You are viewing a plain text version of this content. The canonical link for it is here.
Posted to user@spark.apache.org by Jeff Evans <je...@gmail.com> on 2019/10/29 21:37:27 UTC
Deleting columns within nested arrays/structs?

The starting point for the code is the various answer to this
<https://stackoverflow.com/questions/32727279/dropping-a-nested-column-from-spark-dataframe>
StackOverflow question.  Fixing some of the issues there, I end up with the
following:

  def dropColumn(df: DataFrame, colName: String): DataFrame = {
    df.schema.fields
        .flatMap(f => {
          if (colName.startsWith(s"${f.name}.")) {
            dropSubColumn(col(f.name), f.dataType, f.name, colName) match {
              case Some(x) => Some((f.name, x))
              case None => None
            }
          } else {
            None
          }
        })
        .foldLeft(df) {
          case (df, (colName, column)) => df.withColumn(colName, column)
        }
  }

  def dropSubColumn(col: Column, colType: DataType, fullColName: String,
dropColName: String): Option[Column] = {
    if (fullColName.equals(dropColName)) {
      None
    } else if (dropColName.startsWith(s"$fullColName.")) {
      colType match {
        case colType: StructType =>
          Some(struct(
            colType.fields
                .flatMap(f =>
                  dropSubColumn(col.getField(f.name), f.dataType,
s"$fullColName.${f.name}", dropColName) match {
                    case Some(x) => Some(x.alias(f.name))
                    case None => None
                  })
                : _*))
        case colType: ArrayType =>
          colType.elementType match {
            case innerType: StructType =>
              Some(array(struct(innerType.fields
                  .flatMap(f =>
                    dropSubColumn(col.getField(f.name), f.dataType,
s"$fullColName.${f.name}", dropColName) match {
                      case Some(x) => Some(x.alias(f.name))
                      case None => None
                    })
                  : _*)))
          }

        case _ => Some(col)
      }
    } else {
      Some(col)
    }
  }

Now, when I try this out on a simple nested JSON, it seems to work, in the
sense that non-removed column names still exist.  However, the type of the
"surviving" sibling field (i.e. the one not removed) has become wrapped in
an array type.  I have spent a while stepping through the code and can't
quite understand why this is happening.  Somehow, the GetArrayStructFields
class is involved.

// read some nested JSON with structs/arrays

val json = """{
  "foo": "bar",
  "top": {
    "child1": 5,
    "child2": [{
      "child2First": "one",
      "child2Second": 2
    }]
  }
}""".stripMargin

val df = spark.read.option("multiLine", "true").json(Seq(json).toDS())

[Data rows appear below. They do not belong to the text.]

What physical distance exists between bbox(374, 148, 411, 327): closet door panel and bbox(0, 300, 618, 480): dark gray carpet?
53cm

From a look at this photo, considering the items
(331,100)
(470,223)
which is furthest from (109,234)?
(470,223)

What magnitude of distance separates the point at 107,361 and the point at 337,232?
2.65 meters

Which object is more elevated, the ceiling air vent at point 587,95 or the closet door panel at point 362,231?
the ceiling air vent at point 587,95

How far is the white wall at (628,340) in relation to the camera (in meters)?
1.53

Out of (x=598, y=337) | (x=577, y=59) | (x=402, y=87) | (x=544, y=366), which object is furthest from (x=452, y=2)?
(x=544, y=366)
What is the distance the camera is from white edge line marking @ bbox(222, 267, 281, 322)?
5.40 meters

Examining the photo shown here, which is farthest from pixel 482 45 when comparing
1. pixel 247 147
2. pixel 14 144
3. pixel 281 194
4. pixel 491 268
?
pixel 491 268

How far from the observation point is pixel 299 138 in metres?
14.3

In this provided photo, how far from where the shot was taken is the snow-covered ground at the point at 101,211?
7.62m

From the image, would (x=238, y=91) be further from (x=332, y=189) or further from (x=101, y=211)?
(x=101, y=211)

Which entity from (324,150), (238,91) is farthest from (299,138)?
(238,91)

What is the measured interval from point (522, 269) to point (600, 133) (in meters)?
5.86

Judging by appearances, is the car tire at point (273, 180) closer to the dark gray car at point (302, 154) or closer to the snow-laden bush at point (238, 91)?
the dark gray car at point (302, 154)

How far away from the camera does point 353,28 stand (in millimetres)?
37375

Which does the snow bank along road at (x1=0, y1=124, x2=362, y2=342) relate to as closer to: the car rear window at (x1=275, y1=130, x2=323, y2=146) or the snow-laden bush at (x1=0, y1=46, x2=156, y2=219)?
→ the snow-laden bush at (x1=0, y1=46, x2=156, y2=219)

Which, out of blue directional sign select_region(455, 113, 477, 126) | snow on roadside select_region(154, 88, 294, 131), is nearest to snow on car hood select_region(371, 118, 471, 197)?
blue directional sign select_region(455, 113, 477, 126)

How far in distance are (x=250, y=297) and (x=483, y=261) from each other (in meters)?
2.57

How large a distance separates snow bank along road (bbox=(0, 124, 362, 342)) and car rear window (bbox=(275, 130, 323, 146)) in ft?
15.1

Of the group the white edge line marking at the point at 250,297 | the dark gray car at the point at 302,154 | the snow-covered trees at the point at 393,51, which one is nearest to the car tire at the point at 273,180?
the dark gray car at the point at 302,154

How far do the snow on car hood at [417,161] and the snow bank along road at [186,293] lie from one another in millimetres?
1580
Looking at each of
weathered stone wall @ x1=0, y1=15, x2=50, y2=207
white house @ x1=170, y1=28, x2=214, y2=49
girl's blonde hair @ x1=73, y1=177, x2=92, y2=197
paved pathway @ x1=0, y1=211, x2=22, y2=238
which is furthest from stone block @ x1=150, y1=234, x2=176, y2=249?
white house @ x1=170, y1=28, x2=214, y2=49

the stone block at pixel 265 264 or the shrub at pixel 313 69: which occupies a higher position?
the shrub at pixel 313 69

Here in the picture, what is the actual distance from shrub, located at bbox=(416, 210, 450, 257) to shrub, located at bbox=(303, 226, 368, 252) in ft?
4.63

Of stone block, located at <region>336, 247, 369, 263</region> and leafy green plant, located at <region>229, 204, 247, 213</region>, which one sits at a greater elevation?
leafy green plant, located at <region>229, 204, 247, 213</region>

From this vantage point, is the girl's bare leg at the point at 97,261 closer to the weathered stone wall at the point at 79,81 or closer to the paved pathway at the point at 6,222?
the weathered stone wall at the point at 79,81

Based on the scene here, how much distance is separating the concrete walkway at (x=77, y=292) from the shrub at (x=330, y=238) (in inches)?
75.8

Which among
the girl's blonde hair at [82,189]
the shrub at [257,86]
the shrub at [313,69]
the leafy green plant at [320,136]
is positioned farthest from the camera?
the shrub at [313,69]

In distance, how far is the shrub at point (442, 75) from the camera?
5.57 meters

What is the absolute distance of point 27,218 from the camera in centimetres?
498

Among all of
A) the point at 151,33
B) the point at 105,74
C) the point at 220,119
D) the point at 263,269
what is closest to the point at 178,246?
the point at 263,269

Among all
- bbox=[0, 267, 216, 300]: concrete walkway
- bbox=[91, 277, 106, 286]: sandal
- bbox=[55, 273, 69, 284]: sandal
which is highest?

val resultDf = dropColumn(df, "top.child2.child2First")

resultDf.select("top.child2.child2Second")
/*
+------------+
|child2Second|
+------------+
|       [[2]]|
+------------+
*/

// check the same from the original DataFrame

df.select("top.child2.child2Second")
/*
+------------+
|child2Second|
+------------+
|         [2]|
+------------+
*/

// check the field type for "child2Second"
resultDf.schema.fields(1).dataType.asInstanceOf[StructType].fields(1).dataType.asInstanceOf[ArrayType].elementType.asInstanceOf[StructType].fields(0).dataType.typeName
// prints array

// check the same from the original DataFrame (when it was index 1)
df.schema.fields(1).dataType.asInstanceOf[StructType].fields(1).dataType.asInstanceOf[ArrayType].elementType.asInstanceOf[StructType].fields(1).dataType.typeName
// prints long

Is the code above incorrect, with regards to dropping nested fields (in
this case, a field within a struct, which itself is in an array)?  Or is
there some other consideration I'm missing?  Any insight is appreciated.